Work required :: In the entries that follow, the line with "United States, site archbold_FL-26." opens the range and the line with "genus: Urocyon" closes it; repeat that range exactly, both lines included.

Source data

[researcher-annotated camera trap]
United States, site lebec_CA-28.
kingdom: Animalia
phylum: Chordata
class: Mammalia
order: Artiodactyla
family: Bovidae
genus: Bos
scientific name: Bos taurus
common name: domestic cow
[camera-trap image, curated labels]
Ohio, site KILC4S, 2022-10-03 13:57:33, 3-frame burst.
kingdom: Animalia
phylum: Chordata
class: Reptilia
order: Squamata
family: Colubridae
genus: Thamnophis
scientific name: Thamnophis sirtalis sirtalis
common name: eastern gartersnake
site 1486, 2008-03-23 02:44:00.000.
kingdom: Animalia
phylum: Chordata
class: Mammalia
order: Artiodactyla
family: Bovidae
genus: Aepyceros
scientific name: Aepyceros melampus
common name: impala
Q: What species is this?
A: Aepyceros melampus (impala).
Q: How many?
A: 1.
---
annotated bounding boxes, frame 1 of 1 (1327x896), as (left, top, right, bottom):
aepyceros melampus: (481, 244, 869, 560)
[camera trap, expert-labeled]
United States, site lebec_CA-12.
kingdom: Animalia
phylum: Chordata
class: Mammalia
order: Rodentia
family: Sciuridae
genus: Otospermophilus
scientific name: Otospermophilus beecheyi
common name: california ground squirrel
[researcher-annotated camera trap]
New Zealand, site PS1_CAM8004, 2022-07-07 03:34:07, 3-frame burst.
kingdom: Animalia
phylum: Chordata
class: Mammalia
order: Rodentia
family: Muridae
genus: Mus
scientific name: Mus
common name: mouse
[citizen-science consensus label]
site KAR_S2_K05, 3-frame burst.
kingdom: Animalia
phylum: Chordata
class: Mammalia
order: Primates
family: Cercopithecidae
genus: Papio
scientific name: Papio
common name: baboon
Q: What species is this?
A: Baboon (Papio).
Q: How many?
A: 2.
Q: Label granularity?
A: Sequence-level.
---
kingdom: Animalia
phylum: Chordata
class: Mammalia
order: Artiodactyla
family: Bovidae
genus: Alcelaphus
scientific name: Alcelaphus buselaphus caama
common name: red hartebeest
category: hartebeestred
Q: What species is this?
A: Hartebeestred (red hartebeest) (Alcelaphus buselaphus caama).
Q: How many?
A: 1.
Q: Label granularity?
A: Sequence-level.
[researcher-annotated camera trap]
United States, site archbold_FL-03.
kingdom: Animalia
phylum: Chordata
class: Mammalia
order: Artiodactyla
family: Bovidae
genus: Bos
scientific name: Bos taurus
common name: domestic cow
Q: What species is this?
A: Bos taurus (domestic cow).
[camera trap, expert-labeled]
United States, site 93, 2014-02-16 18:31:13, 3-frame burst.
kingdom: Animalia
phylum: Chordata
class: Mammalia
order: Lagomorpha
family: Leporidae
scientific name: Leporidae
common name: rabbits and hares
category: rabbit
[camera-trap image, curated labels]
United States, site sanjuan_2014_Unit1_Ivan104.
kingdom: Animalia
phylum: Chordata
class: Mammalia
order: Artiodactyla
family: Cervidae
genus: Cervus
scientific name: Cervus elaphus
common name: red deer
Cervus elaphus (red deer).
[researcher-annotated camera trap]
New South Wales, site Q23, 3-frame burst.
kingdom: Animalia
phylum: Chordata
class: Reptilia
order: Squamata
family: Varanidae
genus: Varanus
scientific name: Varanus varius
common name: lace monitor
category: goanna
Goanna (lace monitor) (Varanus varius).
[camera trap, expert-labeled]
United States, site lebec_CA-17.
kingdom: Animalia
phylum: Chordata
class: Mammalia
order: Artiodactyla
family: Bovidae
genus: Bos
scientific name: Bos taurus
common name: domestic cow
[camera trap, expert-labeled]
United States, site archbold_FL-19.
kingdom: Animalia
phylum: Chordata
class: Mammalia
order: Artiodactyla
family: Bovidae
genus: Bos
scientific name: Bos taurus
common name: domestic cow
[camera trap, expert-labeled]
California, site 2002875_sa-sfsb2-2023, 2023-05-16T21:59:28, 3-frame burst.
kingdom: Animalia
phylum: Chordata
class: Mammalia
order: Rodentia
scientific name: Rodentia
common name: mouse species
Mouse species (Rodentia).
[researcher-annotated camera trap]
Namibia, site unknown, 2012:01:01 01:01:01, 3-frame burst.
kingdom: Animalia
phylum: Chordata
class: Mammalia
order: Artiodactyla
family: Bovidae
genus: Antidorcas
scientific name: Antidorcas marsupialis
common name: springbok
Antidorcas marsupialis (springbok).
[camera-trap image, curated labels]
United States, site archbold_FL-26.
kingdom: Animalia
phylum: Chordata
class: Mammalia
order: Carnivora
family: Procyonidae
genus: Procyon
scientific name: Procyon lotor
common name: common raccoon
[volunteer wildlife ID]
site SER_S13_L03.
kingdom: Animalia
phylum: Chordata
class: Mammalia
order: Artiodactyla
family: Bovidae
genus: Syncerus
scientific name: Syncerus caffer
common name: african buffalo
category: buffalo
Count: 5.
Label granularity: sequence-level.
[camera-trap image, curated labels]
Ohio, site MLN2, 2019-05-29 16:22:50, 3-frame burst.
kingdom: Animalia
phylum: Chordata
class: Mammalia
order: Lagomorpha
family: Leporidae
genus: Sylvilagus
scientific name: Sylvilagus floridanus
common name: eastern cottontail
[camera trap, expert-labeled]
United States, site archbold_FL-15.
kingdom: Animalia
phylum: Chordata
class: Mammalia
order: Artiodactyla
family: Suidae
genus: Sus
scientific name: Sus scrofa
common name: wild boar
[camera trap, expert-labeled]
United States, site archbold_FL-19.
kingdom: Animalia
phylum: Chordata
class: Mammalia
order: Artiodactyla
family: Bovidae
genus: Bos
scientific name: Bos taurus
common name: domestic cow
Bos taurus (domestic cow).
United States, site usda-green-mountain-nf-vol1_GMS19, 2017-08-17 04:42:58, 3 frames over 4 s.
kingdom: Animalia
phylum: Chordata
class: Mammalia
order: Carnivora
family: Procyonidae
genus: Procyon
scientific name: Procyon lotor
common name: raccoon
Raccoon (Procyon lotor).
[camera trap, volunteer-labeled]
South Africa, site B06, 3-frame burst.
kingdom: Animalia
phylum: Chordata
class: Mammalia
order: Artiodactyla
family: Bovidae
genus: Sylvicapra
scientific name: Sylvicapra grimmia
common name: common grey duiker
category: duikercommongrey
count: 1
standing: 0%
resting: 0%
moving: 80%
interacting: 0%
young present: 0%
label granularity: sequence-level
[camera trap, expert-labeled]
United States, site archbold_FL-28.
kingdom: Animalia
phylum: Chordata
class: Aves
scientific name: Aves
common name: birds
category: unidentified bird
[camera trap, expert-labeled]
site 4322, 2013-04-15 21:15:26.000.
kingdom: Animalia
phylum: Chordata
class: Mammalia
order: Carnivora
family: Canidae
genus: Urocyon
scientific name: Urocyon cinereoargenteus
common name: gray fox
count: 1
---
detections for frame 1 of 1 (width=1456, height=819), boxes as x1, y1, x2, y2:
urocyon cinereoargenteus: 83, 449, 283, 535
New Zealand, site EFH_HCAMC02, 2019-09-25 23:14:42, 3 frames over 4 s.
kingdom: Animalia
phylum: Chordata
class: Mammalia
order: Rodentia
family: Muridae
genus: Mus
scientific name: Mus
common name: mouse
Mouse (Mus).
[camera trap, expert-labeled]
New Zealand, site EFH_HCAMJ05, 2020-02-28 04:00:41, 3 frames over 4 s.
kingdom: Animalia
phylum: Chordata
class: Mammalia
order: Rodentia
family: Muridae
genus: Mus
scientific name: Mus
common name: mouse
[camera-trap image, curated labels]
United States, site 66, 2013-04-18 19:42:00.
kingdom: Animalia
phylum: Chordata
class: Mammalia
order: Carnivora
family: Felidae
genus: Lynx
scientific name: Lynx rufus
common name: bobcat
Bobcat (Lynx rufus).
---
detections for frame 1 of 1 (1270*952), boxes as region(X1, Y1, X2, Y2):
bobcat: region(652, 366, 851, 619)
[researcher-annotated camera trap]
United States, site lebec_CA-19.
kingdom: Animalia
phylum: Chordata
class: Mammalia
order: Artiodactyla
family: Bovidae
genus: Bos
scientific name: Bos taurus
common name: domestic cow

Written response ::
United States, site archbold_FL-26.
kingdom: Animalia
phylum: Chordata
class: Mammalia
order: Carnivora
family: Procyonidae
genus: Procyon
scientific name: Procyon lotor
common name: common raccoon
[volunteer wildlife ID]
site SER_S13_L03.
kingdom: Animalia
phylum: Chordata
class: Mammalia
order: Artiodactyla
family: Bovidae
genus: Syncerus
scientific name: Syncerus caffer
common name: african buffalo
category: buffalo
Count: 5.
Label granularity: sequence-level.
[camera-trap image, curated labels]
Ohio, site MLN2, 2019-05-29 16:22:50, 3-frame burst.
kingdom: Animalia
phylum: Chordata
class: Mammalia
order: Lagomorpha
family: Leporidae
genus: Sylvilagus
scientific name: Sylvilagus floridanus
common name: eastern cottontail
[camera trap, expert-labeled]
United States, site archbold_FL-15.
kingdom: Animalia
phylum: Chordata
class: Mammalia
order: Artiodactyla
family: Suidae
genus: Sus
scientific name: Sus scrofa
common name: wild boar
[camera trap, expert-labeled]
United States, site archbold_FL-19.
kingdom: Animalia
phylum: Chordata
class: Mammalia
order: Artiodactyla
family: Bovidae
genus: Bos
scientific name: Bos taurus
common name: domestic cow
Bos taurus (domestic cow).
United States, site usda-green-mountain-nf-vol1_GMS19, 2017-08-17 04:42:58, 3 frames over 4 s.
kingdom: Animalia
phylum: Chordata
class: Mammalia
order: Carnivora
family: Procyonidae
genus: Procyon
scientific name: Procyon lotor
common name: raccoon
Raccoon (Procyon lotor).
[camera trap, volunteer-labeled]
South Africa, site B06, 3-frame burst.
kingdom: Animalia
phylum: Chordata
class: Mammalia
order: Artiodactyla
family: Bovidae
genus: Sylvicapra
scientific name: Sylvicapra grimmia
common name: common grey duiker
category: duikercommongrey
count: 1
standing: 0%
resting: 0%
moving: 80%
interacting: 0%
young present: 0%
label granularity: sequence-level
[camera trap, expert-labeled]
United States, site archbold_FL-28.
kingdom: Animalia
phylum: Chordata
class: Aves
scientific name: Aves
common name: birds
category: unidentified bird
[camera trap, expert-labeled]
site 4322, 2013-04-15 21:15:26.000.
kingdom: Animalia
phylum: Chordata
class: Mammalia
order: Carnivora
family: Canidae
genus: Urocyon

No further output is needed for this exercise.